Explanation: Keep track of a list of string-list pairs (s,u), where the list u is such that u[i] is the current position after following every ith step in the string. For each string in the list, try to add "L" or "R", then change the values in the list that intersect. (i.e. if the resulting string has length 10, add or subtract 1 from positions 1,2,5 and 10, according to the directions you moved). If you exceed 3 or -3 throw the new pair away, otherwise keep it in the list. The longest strings are kept at the end.

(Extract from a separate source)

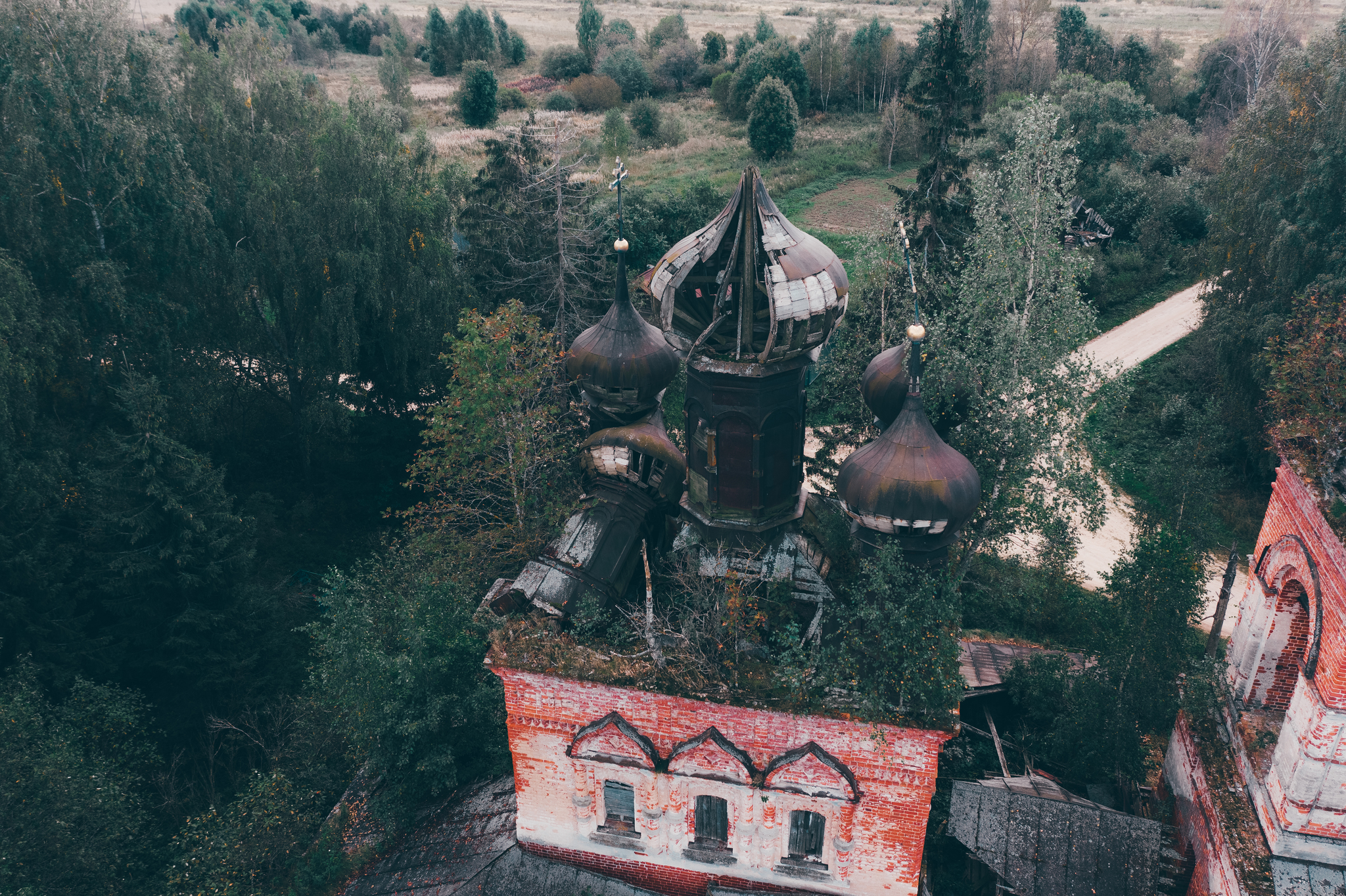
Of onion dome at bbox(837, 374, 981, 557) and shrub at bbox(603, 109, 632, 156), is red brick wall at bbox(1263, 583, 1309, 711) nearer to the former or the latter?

Once you have a string of length n, return it.

Answer 3

Python 2, 729 bytes

n=0
for x in"eJytVU2LwyAQPWzTvZjjspcsxFYTBdNuQSEF+///1jp+p5o0hYVSBl9nfOObNz1MlAgqzMcEEwQkDyIkFpDYCW0UnChbyZJiK2sfhDcYmu9hT0GdIPQvLduAmoCvvqEssvq84CVCpLzrNcOOspLhY6/KswB6FmoSxGPBcWts7lsMp/0q83da1hgC6k7GoqBir1ruAFIVvWIdTi++oGIAyZw8mkuG03uDDc+rEsSWTmFBwbLgtTF8hl1e/lpCigR7+pM5V9lIqVJBjStzKNRRQDp6UOrvwga6VFrGcWz6YHwLNYWUYeZfWO/DQTq7i4dAxixeszmtFEw7Cr5v9R3lRVF55TDzY6QRrSfzF9NLE7lAZ+vLnGgYLZ/FlCuoRcOugeFduHTqRWmyh1J91XpIndIbEk8jifL8hs8qQ8vjAVoGqhK5Tm/O5svpXd82QH4Azq05kYnhj93PzLbcTisFzXWfDqIC5zsq3jU7UUhSh1R3L4+i4HCXKlrGyywSBttPr2zpL4gCDPtk2HPN5tgZFomzSDPfGAlASus+e4KlLcjS0vPQ0f5/mR/r1s4PcxsgMLRSMp617AveCuup2OCAPBT6yltWrPO9azsbp6fphR87Lc7VzcbEt5F4Ydg/NzhXTA==".decode("base64").decode("zip"):n=n*64+ord(x)
print bin(n)[2:input()+2]

I think this qualifies for the bonus too if the idea is "to reward answers that finish quickly".

However, this is a hard-coded answer, which is not in the spirit of the challenge (although not explicitly disallowed when I wrote it).